This study evaluated the effect of glutamate supplementation on the physiological parameters of heat-stressed Hu sheep. Forty-eight male Hu sheep with an average initial body weight of 17.74 ± 0.17 kg were randomly divided into two groups: The control group (CON) was fed a basal diet and a treatment group (GLU) was fed a basal diet + 3 g/head/day of L-glutamate. There were six replications in each group with four sheep in each replication for a 90 days feeding test. Growth performance, serum biochemistry, and serum hormones were measured during phase 1 (1–30 days), phase 2 (31–60 days), and phase 3 (61–90 days) of the experiment; rumen fermentation characteristics, nutrient digestibility, and slaughter performance were measured at the end of the experimental periods. There were no differences in growth performance, serum biochemical indices, and immune indices between CON and GLU during phases 1 and 2. However, a higher average daily gain (ADG), a lower average daily feed intake (ADFI), and a lower F:G ratio (ADFI/ADG) were observed in GLU during phase 3 (p < 0.05). Serum levels of glutamate, globulin, immunoglobulin A, immunoglobulin G, immunoglobulin M, and growth hormone in GLU were higher than those in CON only on day 90 (p < 0.05). Serum levels of heat shock protein 70, adrenocorticotrophic hormone, corticosterone, triiodothyronine, and tetraiodothyronine in GLU were lower than those in CON on day 90 (p < 0.05). At the end of the experiment, ruminal pH, microbial crude protein, ammonia nitrogen, and isovalerate concentrations in GLU were higher than those in CON (p < 0.05). The apparent digestibility of dry matter, organic matter, and crude protein in GLU was higher than those in CON (p < 0.05). There were no differences in carcass traits and organ indices but spleen weight and spleen index tended to be higher in GLU. In conclusion, dietary glutamate supplementation improved rumen fermentation, increased nutrition digestibility and metabolism, enhanced immunity, and promoted growth performance of heat-stressed Hu sheep. This suggests that a longer period of glutamate supplementation (not less than 60 days) at a level of 3 g/head/day is beneficial to Hu sheep under heat stress.

Introduction

Hu sheep, commonly farmed in southern China, are renowned for their high fecundity and early sexual maturity (1). Heat stress decreases livestock productivity and fertility, and increases the disease susceptibility and mortality (2), making it one of the most difficult challenges in Hu sheep management in southern China. Heat stress inhibits protein synthesis and increases protein hydrolysis in animals (3). Degraded muscle protein supplies energy by providing amino acid (AA) substrates delivered to the liver in a process called gluconeogenesis (4). Heat stress decreases the plasma AA content (5) and increases the loss of endogenous intestinal proteins and AAs (6). Therefore, AA supplementation may be a beneficial approach to relieve heat stress in animals.
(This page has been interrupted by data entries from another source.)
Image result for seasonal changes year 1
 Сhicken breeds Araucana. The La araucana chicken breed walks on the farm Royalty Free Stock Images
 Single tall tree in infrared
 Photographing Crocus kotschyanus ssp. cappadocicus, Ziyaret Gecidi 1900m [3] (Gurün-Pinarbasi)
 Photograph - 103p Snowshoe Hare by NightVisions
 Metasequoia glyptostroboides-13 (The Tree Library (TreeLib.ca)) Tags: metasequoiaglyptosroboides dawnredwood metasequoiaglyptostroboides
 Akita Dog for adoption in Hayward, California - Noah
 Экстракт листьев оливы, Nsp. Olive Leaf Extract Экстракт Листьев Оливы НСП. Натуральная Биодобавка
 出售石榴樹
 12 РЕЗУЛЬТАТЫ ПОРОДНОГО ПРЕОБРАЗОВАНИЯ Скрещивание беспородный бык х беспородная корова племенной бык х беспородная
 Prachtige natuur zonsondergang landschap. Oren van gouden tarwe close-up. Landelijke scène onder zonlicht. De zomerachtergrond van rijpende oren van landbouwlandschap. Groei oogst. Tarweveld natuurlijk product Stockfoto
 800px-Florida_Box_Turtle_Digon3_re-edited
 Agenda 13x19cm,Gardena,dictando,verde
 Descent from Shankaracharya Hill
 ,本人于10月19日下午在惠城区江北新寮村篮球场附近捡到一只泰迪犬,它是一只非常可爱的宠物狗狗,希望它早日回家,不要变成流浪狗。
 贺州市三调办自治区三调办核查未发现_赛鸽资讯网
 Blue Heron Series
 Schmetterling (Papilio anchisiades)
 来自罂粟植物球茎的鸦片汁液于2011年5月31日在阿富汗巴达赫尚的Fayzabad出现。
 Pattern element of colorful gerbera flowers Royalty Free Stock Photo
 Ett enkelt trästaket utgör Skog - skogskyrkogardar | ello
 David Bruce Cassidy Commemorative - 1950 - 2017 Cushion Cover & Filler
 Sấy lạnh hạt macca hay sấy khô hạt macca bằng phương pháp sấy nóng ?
Glutamate is a functional AA. As the central hub of AA nitrogen exchange, it promotes the synthesis and degradation of proteins (7) and participates in cellular signal transduction, gene expression regulation, and metabolic cascades (8, 9). Glutamate enhances the intestinal and immune function of suckling and weaned piglets (10), and improves the productivity of pubertal rams and nulliparous ewes (11). However, the function of glutamate may be related to the physiological conditions and dosage of the supplement (10). A previous study has shown that glutamate is beneficial for enhancing the thermodynamic stability of protein ribonuclease A and α-lactalbumin for resisting temperature stress (12). Glutamate requirements are increased in heat-stressed broilers, therefore, supplementation of glutamate or its decarboxylated products (γ-GABA) can improve the intestinal morphology and survivability of broilers under heat stress (13, 14). Generally, AAs can be synthesized by rumen microorganisms and the supplementation of AAs to ruminants is unnecessary. However, under heat stress, the absorption and utilization of AAs are altered in ruminants, resulting in their reduced availability (15). In ruminants, glutamate may help to stimulate the rumen microbial growth in vitro, whereas deficiency of glutamate reduces the rumen microbial growth and efficiency (16, 17). Further, glutamate plays a vital role in generating α-ketoglutarate in the tricarboxylic acid cycle of rumen epithelial and duodenal mucosal cells in beef cattle (18). Glutamate may relieve heat-stress-induced intestinal epithelial cell damage in dairy cattle (19). However, little research has focused on the application effect of glutamate supplementation on ruminants, especially on sheep under heat stress.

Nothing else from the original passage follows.